漢方薬を服用するにあたっての注意 1

私は医師なので漢方薬を処方する側ですが、最近視力が弱ったのと過敏性膀胱の症状が感じられたので自分で八味地黄丸をのんでみたところ驚くべき効果がありました。
そこで少し調べてみました。
漢方薬は、複数の生薬(天然の植物、動物、鉱物など)を組み合わせたものであり、その体内での代謝は西洋薬とは異なる複雑な様相を呈します。数種類飲んでいる方もよく見かけますので考えてみましょう。
漢方薬の体内代謝
- 配糖体の代謝と腸内細菌叢の関与:
- 漢方薬に含まれる有効成分の多くは「配糖体」という形で存在します。配糖体は糖と結合しており、そのままではヒトの消化酵素では分解されにくく、腸管から吸収されにくい特徴があります。
- ここで重要な働きをするのが「腸内細菌」です。多くの腸内細菌は、配糖体の糖鎖を切断する酵素(例:β-グルクロニダーゼ)を持っており、配糖体を代謝して糖が外れた形(アグリコン体)に変換します。
- 糖が外れた成分は、体内への吸収率が増加し、薬効を発揮すると考えられています。
- このため、漢方薬の薬効は、個人の腸内細菌叢の状態によって影響を受けることがあります。同じ漢方薬を服用しても、人によって効き目に差が出ることがあるのはこのためです。
- 例:
- 甘草(カンゾウ)の成分であるグリチルリチンは、腸内細菌の酵素によってグリチルレチン酸に変換され、抗炎症作用などを発揮します。
- 大黄(ダイオウ)の成分も、腸内細菌によって代謝され、薬効や副作用に影響します。
- 薬物代謝酵素(CYPなど)への影響:
- 漢方薬に含まれる生薬の中には、肝臓の薬物代謝酵素である「チトクロムP450 (CYP)」や、薬物の排出に関わるトランスポーターである「P-糖タンパク質 (P-gp)」などの働きに影響を与えるものがあることが報告されています。
- CYP酵素は多くの西洋薬の代謝にも関与しているため、漢方薬と西洋薬を併用すると、西洋薬の代謝が促進されたり、阻害されたりして、西洋薬の効き目や副作用に影響を与える可能性があります。
- 例えば、桂皮、麻黄、大黄などは、CYP酵素の阻害作用が報告されています。また、黒胡椒、シナモン、ナツメグなど、スパイスとしても用いられる生薬にもCYP阻害活性が認められています。
- 吸収のタイミング:
- 漢方薬は一般的に「食前」や「食間」に服用するよう指示されることが多いです。これは、空腹時に服用することで、有効成分が胃酸や腸内細菌と十分に反応し、吸収されやすい形に代謝されることを促すためと考えられています。

━━━━━━━━━━━━━━━━━━━━

#### [取り組む課題]
[1] 本文で、CYP酵素の阻害作用または阻害活性が報告されているとして挙げられている生薬をすべて書き出しなさい。
[2] 漢方薬の体内代謝を説明した本文の続きを、最後の文のあとから書き進めなさい。

#### [使用データ]
━━━━━━━━━━━━━━━━━━━━

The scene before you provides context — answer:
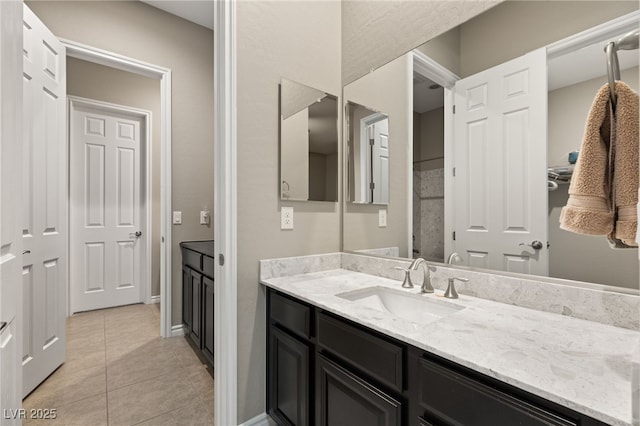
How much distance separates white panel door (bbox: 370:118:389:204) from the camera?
5.51ft

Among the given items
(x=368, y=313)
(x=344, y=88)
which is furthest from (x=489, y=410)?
(x=344, y=88)

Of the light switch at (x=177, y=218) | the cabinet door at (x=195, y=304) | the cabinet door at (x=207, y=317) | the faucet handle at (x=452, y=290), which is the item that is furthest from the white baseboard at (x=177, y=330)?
the faucet handle at (x=452, y=290)

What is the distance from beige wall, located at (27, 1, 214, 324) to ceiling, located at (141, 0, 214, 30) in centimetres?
6

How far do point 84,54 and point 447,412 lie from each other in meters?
3.31

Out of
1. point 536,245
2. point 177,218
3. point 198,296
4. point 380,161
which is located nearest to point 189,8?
point 177,218

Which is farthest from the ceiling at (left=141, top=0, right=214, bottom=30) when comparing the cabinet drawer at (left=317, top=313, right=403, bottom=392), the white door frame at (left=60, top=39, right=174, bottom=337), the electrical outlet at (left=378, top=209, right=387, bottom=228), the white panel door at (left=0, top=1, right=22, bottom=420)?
the cabinet drawer at (left=317, top=313, right=403, bottom=392)

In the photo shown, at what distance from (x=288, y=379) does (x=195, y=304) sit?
1270 mm

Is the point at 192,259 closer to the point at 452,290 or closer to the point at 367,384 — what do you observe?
the point at 367,384

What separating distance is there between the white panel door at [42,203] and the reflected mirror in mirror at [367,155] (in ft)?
6.50

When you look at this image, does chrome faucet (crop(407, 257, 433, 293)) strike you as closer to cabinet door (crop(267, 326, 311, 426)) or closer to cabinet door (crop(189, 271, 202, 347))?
cabinet door (crop(267, 326, 311, 426))

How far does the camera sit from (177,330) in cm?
270

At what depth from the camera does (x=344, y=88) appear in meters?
1.87

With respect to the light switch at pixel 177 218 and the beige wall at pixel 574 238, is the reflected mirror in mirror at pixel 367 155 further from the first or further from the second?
the light switch at pixel 177 218

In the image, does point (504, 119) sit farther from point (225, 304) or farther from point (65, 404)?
point (65, 404)
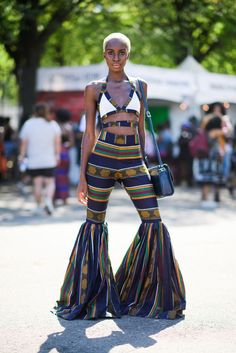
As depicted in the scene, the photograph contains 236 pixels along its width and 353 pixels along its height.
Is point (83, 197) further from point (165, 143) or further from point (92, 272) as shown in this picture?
point (165, 143)

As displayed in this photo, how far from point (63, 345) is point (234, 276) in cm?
268

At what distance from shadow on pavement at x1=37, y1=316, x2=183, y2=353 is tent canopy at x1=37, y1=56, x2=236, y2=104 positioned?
13.7 meters

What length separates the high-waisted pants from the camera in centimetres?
517

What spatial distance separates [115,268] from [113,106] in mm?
2419

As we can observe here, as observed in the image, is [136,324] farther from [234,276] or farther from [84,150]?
[234,276]

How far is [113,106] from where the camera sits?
16.9ft

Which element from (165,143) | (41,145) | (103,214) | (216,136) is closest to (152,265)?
(103,214)

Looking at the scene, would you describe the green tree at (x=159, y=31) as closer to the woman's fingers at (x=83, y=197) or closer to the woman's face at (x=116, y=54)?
the woman's face at (x=116, y=54)

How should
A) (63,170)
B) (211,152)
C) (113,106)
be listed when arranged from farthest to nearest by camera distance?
(211,152) → (63,170) → (113,106)

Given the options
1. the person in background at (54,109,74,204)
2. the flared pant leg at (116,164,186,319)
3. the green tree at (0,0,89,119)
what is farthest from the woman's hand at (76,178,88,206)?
the green tree at (0,0,89,119)

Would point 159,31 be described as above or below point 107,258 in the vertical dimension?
above

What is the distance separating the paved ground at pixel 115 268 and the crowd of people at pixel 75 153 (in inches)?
30.6

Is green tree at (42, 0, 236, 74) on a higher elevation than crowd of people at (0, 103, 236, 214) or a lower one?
higher

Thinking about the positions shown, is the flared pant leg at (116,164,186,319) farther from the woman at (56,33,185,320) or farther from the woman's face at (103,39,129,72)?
the woman's face at (103,39,129,72)
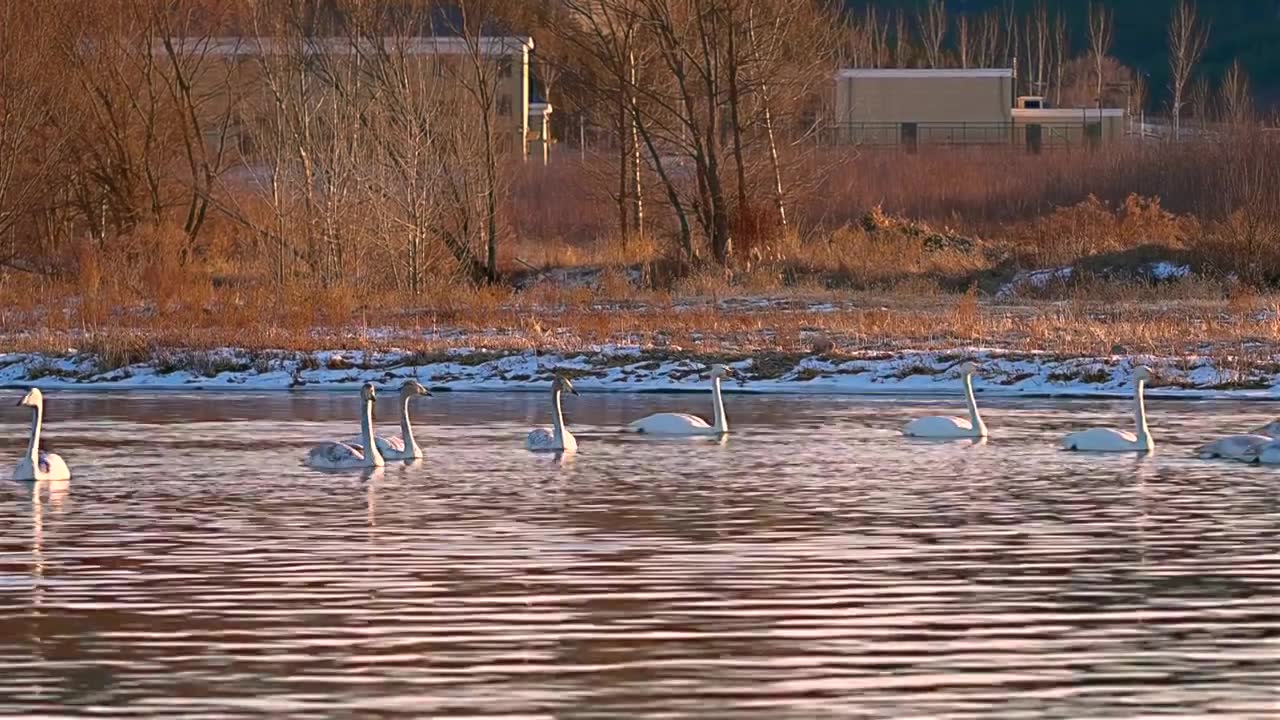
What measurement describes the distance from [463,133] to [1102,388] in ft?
54.2

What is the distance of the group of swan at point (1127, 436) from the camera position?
57.2ft

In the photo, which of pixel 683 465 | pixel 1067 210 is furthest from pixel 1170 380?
pixel 1067 210

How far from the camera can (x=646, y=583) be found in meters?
11.2

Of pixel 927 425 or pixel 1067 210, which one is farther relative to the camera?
pixel 1067 210

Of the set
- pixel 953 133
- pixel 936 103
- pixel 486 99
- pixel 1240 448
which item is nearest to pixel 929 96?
pixel 936 103

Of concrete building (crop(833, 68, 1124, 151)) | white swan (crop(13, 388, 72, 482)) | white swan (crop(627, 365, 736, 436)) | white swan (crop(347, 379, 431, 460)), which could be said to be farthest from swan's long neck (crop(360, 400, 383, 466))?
concrete building (crop(833, 68, 1124, 151))

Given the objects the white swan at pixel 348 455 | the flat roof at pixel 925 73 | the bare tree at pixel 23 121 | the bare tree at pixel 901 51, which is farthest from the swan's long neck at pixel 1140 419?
the bare tree at pixel 901 51

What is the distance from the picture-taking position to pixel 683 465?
57.7 ft

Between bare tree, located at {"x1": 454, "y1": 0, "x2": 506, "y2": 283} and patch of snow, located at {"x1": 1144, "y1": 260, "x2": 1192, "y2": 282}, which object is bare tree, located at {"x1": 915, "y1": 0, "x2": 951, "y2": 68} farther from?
patch of snow, located at {"x1": 1144, "y1": 260, "x2": 1192, "y2": 282}

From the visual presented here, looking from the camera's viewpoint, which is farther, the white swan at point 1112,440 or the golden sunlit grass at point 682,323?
the golden sunlit grass at point 682,323

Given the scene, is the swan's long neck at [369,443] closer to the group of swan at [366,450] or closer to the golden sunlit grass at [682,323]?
the group of swan at [366,450]

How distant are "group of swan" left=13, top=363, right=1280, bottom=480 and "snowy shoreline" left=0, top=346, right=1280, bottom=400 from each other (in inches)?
179

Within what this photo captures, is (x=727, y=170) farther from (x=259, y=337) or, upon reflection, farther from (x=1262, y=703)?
(x=1262, y=703)

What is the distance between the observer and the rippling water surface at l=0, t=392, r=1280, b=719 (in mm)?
8547
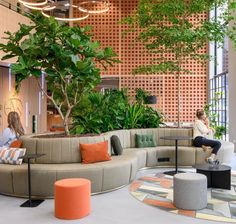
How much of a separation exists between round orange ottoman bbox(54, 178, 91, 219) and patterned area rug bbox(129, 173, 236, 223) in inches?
41.0

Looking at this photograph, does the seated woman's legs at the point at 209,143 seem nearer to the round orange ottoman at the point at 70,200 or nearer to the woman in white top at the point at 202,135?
the woman in white top at the point at 202,135

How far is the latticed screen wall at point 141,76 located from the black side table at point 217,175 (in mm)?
7813

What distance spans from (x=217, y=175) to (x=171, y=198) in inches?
39.9

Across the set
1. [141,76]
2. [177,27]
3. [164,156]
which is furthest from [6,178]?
[141,76]

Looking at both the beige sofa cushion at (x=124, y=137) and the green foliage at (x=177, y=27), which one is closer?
the beige sofa cushion at (x=124, y=137)

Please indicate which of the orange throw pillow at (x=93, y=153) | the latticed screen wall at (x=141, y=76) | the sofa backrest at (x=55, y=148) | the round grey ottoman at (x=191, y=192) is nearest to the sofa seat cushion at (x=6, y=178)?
the sofa backrest at (x=55, y=148)

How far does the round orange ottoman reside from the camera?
12.7ft

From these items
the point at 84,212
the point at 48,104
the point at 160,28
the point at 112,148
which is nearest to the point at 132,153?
the point at 112,148

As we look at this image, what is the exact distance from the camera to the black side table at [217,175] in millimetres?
5105

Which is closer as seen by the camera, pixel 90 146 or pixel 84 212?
pixel 84 212

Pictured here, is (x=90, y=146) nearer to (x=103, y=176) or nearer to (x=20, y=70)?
(x=103, y=176)

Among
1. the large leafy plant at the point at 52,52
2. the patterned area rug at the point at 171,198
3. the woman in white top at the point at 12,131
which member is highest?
the large leafy plant at the point at 52,52

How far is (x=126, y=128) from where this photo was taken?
24.8ft

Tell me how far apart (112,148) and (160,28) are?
384 centimetres
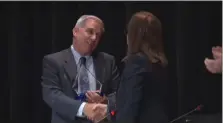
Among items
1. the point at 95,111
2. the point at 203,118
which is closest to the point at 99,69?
the point at 95,111

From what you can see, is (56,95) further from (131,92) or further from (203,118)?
(203,118)

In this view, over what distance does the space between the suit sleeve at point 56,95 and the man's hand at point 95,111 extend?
0.04 m

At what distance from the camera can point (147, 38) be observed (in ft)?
4.34

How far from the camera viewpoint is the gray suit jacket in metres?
1.49

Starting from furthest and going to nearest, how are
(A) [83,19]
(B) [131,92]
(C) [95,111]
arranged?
(A) [83,19] < (C) [95,111] < (B) [131,92]

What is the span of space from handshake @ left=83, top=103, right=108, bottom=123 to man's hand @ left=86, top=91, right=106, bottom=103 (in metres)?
0.02

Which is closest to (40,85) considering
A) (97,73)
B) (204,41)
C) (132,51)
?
(97,73)

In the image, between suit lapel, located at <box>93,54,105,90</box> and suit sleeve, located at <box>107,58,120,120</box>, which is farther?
suit lapel, located at <box>93,54,105,90</box>

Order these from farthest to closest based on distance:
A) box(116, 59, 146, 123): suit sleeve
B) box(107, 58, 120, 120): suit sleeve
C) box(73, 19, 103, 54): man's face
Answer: box(73, 19, 103, 54): man's face < box(107, 58, 120, 120): suit sleeve < box(116, 59, 146, 123): suit sleeve

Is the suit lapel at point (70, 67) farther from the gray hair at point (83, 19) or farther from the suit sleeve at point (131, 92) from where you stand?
the suit sleeve at point (131, 92)

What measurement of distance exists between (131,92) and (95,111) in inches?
9.4

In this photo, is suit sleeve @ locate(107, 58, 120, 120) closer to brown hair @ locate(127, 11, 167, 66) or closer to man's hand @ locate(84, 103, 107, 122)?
man's hand @ locate(84, 103, 107, 122)

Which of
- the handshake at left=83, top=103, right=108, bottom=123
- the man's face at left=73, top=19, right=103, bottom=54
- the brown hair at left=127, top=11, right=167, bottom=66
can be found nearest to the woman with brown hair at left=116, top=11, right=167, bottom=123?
the brown hair at left=127, top=11, right=167, bottom=66

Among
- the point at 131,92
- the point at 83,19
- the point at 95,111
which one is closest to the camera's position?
the point at 131,92
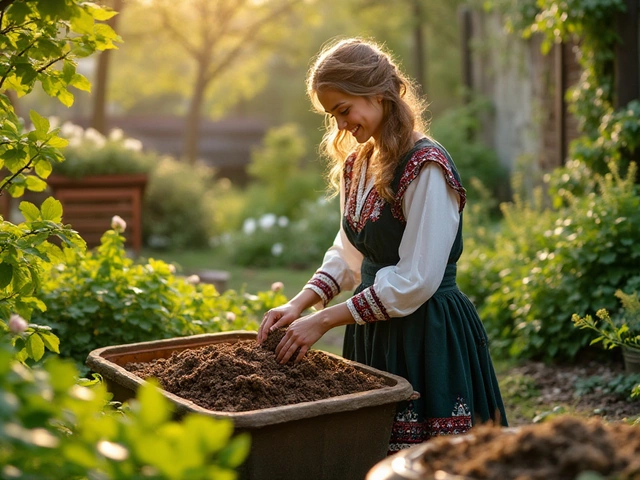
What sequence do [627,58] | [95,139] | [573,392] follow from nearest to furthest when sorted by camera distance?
[573,392]
[627,58]
[95,139]

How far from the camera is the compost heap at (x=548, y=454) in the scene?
1.39 meters

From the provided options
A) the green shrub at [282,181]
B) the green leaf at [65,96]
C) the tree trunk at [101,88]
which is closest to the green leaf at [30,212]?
the green leaf at [65,96]

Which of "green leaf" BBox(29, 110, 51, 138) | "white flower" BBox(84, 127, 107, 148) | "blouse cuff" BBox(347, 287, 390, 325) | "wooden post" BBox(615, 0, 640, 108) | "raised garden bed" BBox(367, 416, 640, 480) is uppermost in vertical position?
"white flower" BBox(84, 127, 107, 148)

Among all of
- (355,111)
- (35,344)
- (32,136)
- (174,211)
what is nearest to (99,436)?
(35,344)

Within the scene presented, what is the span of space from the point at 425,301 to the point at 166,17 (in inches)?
696

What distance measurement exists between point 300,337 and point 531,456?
1165mm

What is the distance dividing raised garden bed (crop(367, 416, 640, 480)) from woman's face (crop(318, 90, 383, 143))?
1.37 metres

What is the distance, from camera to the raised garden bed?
1.40m

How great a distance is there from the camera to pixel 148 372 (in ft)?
8.50

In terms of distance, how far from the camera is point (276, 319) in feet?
9.18

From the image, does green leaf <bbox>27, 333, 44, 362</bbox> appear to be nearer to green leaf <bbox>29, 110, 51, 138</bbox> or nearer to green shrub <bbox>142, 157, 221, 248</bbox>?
green leaf <bbox>29, 110, 51, 138</bbox>

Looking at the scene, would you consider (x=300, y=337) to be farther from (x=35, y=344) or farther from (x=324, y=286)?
(x=35, y=344)

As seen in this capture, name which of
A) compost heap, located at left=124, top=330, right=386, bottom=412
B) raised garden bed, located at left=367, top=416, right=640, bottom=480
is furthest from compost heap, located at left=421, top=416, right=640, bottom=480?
compost heap, located at left=124, top=330, right=386, bottom=412

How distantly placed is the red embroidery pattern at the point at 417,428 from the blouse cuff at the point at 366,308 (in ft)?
1.02
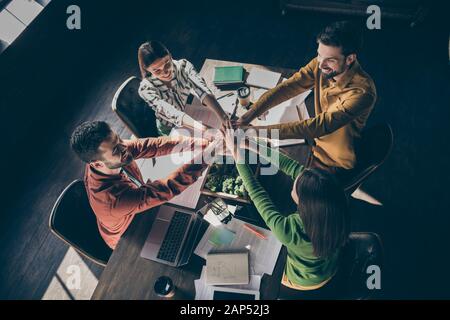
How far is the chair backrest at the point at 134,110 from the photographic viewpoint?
241 centimetres

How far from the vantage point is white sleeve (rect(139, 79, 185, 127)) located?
7.84 feet

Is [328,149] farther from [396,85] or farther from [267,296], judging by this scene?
[396,85]

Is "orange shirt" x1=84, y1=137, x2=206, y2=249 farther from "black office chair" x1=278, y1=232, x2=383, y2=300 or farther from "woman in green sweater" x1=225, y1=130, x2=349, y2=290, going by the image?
"black office chair" x1=278, y1=232, x2=383, y2=300

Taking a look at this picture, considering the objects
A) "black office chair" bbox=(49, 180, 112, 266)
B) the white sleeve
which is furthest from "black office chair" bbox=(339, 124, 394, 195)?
"black office chair" bbox=(49, 180, 112, 266)

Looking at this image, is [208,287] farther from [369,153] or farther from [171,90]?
[171,90]

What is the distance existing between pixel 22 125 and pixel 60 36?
1068 millimetres

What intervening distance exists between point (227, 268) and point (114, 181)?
85 centimetres

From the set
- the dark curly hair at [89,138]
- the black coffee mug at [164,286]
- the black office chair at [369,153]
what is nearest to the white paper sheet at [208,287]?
the black coffee mug at [164,286]

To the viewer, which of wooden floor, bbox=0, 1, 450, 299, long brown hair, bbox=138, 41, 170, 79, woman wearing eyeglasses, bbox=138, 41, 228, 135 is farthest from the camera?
wooden floor, bbox=0, 1, 450, 299

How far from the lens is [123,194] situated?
197cm

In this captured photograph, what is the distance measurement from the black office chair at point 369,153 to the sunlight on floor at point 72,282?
2.25 meters

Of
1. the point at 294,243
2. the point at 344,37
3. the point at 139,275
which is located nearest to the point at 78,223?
the point at 139,275

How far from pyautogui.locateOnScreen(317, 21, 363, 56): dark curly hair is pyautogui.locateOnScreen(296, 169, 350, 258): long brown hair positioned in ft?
2.69
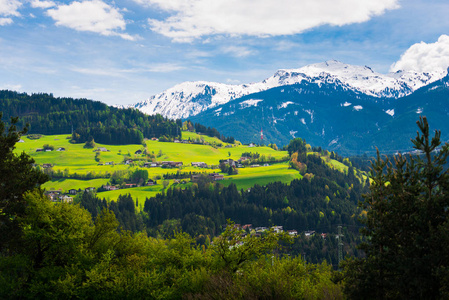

━━━━━━━━━━━━━━━━━━━━

#### [解答]
[1] 桂皮、麻黄、大黄、黒胡椒、シナモン、ナツメグ

[2]
複数飲まない方が良いか?
原則として、複数の漢方薬を自己判断で併用することは推奨されません。以下の理由が挙げられます。
- 生薬の重複による副作用の増強:
- 漢方薬は複数の生薬の組み合わせで構成されています。複数の漢方薬を併用すると、同じ生薬成分が重複して過剰に摂取され、副作用が強く出る可能性があります。
- 特に注意が必要な生薬:
- 甘草(カンゾウ): 多くの漢方薬に含まれており、過剰摂取により「偽アルドステロン症」(低カリウム血症、血圧上昇、むくみなど)を引き起こす可能性があります。風邪薬など、一般用医薬品にも甘草を含むものがあるので注意が必要です。
- 麻黄(マオウ): エフェドリンという成分が含まれており、交感神経興奮作用があります。過剰摂取により不眠、動悸、発汗、神経過敏、血圧上昇などの副作用が現れることがあります。
- 大黄(ダイオウ): 下剤作用があり、他の下剤や大黄を含む漢方薬との併用で下痢がひどくなることがあります。
- 附子(ブシ): 過剰摂取でのぼせや動悸が強くなることがあります。
- 西洋薬との相互作用:
- 漢方薬と西洋薬を併用する場合も、薬物相互作用に注意が必要です。
- 前述のCYP酵素への影響だけでなく、特定の生薬が西洋薬の吸収や排泄に影響を与えたり、薬理作用を増強・減弱させたりする可能性があります。
- 例:
- インターフェロン製剤と小柴胡湯(ショウサイコトウ)の併用による間質性肺炎のリスクが知られています。
- 一部の利尿薬と甘草を含む漢方薬の併用で、偽アルドステロン症のリスクが増加することがあります。
- 鉄剤と漢方薬を同時に服用すると、漢方薬に含まれるタンニンが鉄の吸収を阻害する可能性があります。服用時間をずらすなどの工夫が必要です。
- 漢方医学的な「証(しょう)」の概念:
- 漢方医学では、患者さんの体質や症状全体を総合的に判断する「証」に基づいて漢方薬が選ばれます。複数の漢方薬を併用すると、それぞれの漢方薬が異なる「証」に対応している場合があり、かえって体内のバランスを崩してしまう可能性があります。
結論として、漢方薬を複数服用したい場合や、西洋薬と併用したい場合は、必ず医師や薬剤師に相談してください。 専門家は、患者さんの体質、現在の症状、服用中の他の薬などを考慮して、最適な漢方薬の組み合わせや服用方法を判断してくれます。